Public school students who possess “foreignness” are frequently and unfairly assumed to have perfect English-language ability, or on the flip side, forced to sit through the same lessons as their classmates when their English is already grade-levels higher than the average. Physically, they may be made to fit in with the majority at school — even when it goes against their genetics. One on-going example is an Osaka student with an American grandfather who is suing her high school for forcing her to dye her hair black because it is naturally brown. Ironically (or not in Japan, a land of conundrums), the school’s edict for the student to color her hair is in order to comply with a “no hair-dyeing” school policy.
You’re not more special than the group, and it’s not (really) OK to be different.
When it comes to discrimination that is often accepted as cultural preservation, this confusing and illogical process goes beyond the usual “Oh, Japan!” moments. Look further into this and you’ll discover that some Japanese schools have brown hair “registries” — essentially, kids with non-black hair have to prove the natural color of their locks. All this just to fit in?
The notion that Japan is an ethnically homogeneous country is likely burying its growing unique diversity. In the process, it also shames people into keeping quiet about their backgrounds. That puts foreigners — especially teachers — in a predicament: How exactly do we talk about this? What can we as language teachers do to help students?
Introducing students to the Hafu2Hafu project
In that regard, Hafu2Hafu is that invitation — and encouragement — to talk about it. The piece of research, nearly two years in the making, could be an interesting learning tool for both teachers and students.
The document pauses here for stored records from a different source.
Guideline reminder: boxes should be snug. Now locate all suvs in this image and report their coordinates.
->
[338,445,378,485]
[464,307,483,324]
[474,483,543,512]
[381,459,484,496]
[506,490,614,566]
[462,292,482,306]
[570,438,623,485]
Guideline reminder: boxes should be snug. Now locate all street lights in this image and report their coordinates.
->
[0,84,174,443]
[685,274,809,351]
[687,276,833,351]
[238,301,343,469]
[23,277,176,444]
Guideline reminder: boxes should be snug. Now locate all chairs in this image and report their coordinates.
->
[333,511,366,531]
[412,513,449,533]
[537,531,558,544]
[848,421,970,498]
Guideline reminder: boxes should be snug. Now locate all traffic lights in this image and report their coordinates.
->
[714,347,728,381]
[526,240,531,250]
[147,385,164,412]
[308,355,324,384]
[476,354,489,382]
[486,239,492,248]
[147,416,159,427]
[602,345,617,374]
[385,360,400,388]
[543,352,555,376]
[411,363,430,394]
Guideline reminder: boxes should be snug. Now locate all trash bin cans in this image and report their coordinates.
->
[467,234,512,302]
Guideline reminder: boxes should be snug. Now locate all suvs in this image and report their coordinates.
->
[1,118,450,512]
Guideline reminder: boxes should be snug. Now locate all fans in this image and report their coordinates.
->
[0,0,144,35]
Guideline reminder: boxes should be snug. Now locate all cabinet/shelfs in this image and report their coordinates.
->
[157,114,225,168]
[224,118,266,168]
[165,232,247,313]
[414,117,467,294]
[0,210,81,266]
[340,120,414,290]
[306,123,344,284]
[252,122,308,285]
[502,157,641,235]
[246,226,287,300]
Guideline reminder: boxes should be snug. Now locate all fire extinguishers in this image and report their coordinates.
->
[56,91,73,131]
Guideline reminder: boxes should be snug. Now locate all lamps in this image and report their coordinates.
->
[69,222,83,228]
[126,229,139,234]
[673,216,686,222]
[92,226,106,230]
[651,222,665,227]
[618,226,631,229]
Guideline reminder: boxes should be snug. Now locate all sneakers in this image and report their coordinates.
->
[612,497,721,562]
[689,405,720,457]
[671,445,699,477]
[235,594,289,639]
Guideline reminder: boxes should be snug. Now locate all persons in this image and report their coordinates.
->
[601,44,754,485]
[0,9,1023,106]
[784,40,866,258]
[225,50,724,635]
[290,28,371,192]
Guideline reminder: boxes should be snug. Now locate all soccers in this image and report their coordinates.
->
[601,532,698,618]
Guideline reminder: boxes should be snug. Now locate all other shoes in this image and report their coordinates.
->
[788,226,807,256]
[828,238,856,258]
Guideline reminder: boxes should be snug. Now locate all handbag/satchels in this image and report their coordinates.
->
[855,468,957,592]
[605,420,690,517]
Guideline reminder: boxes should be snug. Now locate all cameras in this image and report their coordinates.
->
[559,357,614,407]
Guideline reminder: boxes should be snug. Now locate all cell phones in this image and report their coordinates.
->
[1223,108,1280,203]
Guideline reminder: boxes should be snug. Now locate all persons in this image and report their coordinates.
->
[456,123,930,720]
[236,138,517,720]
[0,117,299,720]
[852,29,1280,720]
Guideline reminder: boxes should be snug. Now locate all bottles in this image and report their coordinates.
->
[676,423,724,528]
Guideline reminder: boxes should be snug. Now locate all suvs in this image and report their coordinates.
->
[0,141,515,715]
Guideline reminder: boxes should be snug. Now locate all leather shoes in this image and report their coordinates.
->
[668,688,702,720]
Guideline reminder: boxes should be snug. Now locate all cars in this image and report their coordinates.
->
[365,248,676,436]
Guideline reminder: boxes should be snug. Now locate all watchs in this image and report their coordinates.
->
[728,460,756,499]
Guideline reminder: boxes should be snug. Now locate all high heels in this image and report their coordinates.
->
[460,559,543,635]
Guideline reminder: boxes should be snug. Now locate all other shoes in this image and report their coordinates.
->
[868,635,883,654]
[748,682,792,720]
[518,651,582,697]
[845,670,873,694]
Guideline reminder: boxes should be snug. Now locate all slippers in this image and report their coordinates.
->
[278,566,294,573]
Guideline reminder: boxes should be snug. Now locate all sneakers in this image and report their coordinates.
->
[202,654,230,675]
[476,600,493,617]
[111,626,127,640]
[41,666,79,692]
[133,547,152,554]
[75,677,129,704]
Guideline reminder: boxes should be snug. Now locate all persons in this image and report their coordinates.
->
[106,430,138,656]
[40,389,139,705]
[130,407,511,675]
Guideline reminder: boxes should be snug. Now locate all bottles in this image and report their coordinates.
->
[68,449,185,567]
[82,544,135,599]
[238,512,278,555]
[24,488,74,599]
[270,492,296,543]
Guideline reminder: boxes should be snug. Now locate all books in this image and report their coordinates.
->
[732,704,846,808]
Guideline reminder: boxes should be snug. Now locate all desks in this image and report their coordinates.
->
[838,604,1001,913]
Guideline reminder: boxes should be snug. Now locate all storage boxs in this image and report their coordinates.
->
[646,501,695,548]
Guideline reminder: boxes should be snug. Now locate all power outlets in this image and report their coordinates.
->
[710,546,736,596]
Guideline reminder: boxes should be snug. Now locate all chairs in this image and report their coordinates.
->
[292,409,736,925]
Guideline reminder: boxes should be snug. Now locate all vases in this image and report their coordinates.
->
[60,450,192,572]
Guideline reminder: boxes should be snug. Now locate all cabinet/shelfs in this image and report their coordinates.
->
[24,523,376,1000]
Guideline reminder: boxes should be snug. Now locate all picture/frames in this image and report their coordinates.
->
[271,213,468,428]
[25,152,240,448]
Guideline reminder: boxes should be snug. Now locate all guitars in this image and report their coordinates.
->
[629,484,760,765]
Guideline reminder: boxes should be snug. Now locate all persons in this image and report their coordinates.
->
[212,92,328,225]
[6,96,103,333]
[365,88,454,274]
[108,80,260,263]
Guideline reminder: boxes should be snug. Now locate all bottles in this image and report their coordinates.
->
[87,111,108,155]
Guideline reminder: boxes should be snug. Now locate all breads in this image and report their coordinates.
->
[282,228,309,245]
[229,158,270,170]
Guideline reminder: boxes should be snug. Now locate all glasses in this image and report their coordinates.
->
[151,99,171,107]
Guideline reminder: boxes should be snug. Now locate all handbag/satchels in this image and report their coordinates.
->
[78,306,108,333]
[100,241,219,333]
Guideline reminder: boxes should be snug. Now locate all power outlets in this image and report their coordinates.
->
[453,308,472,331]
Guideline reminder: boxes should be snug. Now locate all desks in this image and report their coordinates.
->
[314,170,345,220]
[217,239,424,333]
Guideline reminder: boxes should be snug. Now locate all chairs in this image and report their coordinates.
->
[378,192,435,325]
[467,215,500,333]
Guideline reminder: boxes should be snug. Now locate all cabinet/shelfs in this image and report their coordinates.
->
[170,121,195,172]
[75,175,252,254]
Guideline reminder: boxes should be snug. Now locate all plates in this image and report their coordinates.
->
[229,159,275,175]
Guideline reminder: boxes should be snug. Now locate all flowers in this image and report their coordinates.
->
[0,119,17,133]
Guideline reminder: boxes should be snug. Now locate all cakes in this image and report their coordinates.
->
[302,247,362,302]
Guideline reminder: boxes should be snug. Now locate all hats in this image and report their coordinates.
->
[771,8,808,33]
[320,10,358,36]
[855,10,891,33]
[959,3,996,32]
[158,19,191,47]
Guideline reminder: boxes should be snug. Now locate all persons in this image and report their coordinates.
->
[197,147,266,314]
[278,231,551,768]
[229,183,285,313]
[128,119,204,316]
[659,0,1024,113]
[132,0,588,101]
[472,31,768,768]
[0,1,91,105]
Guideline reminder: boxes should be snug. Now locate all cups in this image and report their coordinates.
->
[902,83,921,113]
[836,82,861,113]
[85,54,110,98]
The project features rather mesmerizing photos and profiles of half-Japanese people around the world, now including more than 50 who live in Japan. It is the initiative of half-Belgian and half-Japanese photographer Tetsuro Miyazaki, who visits Japan several times a year to conduct interviews. The result of each discussion with Miyazaki is a portrait and the interviewee formulating one question they want to pose to other half-Japanese people. That’s later presented on the site, where other half-Japanese are invited to continue the conversation via the comments section.
What’s refreshing about the Hafu2Hafu project website is that it’s not seeking to share personal narratives about what it does (or doesn’t) mean to be half-Japanese. Instead it aims to “take back” the term hafu to use it with pride, as well as offer a way for participants to reach out to one another.
Questions usually get thoughtful comments that allow the reader to dig into the conversation free of their own opinion and bias — exactly what Miyazaki is aiming for.
“I would like the project to be a non-judgemental instrument/tool to create these discussions,” he said in an interview.
Plus, the site is in both Japanese and English, so it can easily be shown to — and understood by — students. You might even find yourself staring at the striking black-and-white portraits and wondering: “Wait, what does it mean to be Japanese?” More importantly, your students will have a resource at their fingertips to do the same.
[This story was originally posted in January 2018. It was updated Sept. 13, 2018.]